Are you one of the 30% of Americans who know this or one of the 70% who do not?
The following simple finance questions were asked by two economists, Annamaria Lusardi and Olivia Mitchell and reported in the Atlantic and 70% of Americans could not get all 3 questions correct:
Suppose you had $100 in a savings account and the interest rate was 2 percent per year. After five years, how much do you think you would have in the account if you left the money to grow? A) more than $102; B) exactly $102; C) less than $102; D) do not know; refuse to answer.
- Imagine that the interest rate on your savings account is 1 percent per year and inflation is 2 percent per year. After one year, would you be able to buy A) more than, B) exactly the same as, or C) less than today with the money in this account?; D) do not know; refuse to answer.
- Do you think that the following statement is true or false? “Buying a single company stock usually provides a safer return than a stock mutual fund.” A) true; B) false; C) do not know; refuse to answer.
The correct answers are 1-A; 2-C; and 3-B.
Only 30% of Americans could answer all three of these questions correctly. Most people think they know more than they do when it comes to finance. I think people should know the basics of inflation (#2) and 2 basic rules about inflation for their personal finances.
- When you’re planning for the future, don’t forget about the effects of inflation.
- Don’t hate your mortgage if it is fixed and has a good rate.
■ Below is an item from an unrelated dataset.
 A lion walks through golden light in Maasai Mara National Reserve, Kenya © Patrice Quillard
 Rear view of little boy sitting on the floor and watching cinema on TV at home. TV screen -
It’s got some upside!
Inflation makes your money able to buy LESS stuff in the future than it can buy now. That’s why a dollar is worth more today than in the future. Interest on the other hand, means that your investment grows because someone is paying you to use your money temporarily.
Why does this matter? If you put your savings in a low interest account or bond that doesn’t make at least enough interest to cover inflation, then your hard earned money will actually be worth less when you take it out than when you put it in. It has eroded. This matters a lot when it comes to retirement or savings planning (rule #1).
When you calculate returns on your savings, meaning you plan on having more money later than what you put in due to growth or interest, you have to remember your return will be decreased by inflation. That’s why answer C is correct for question 2 (again, rule #1).
People fear high inflation because wages may not grow at the same rate as inflation and then it feels like you’re being paid less because your money does not buy as much. They keep working and can’t buy much. That’s why inflation feels bad.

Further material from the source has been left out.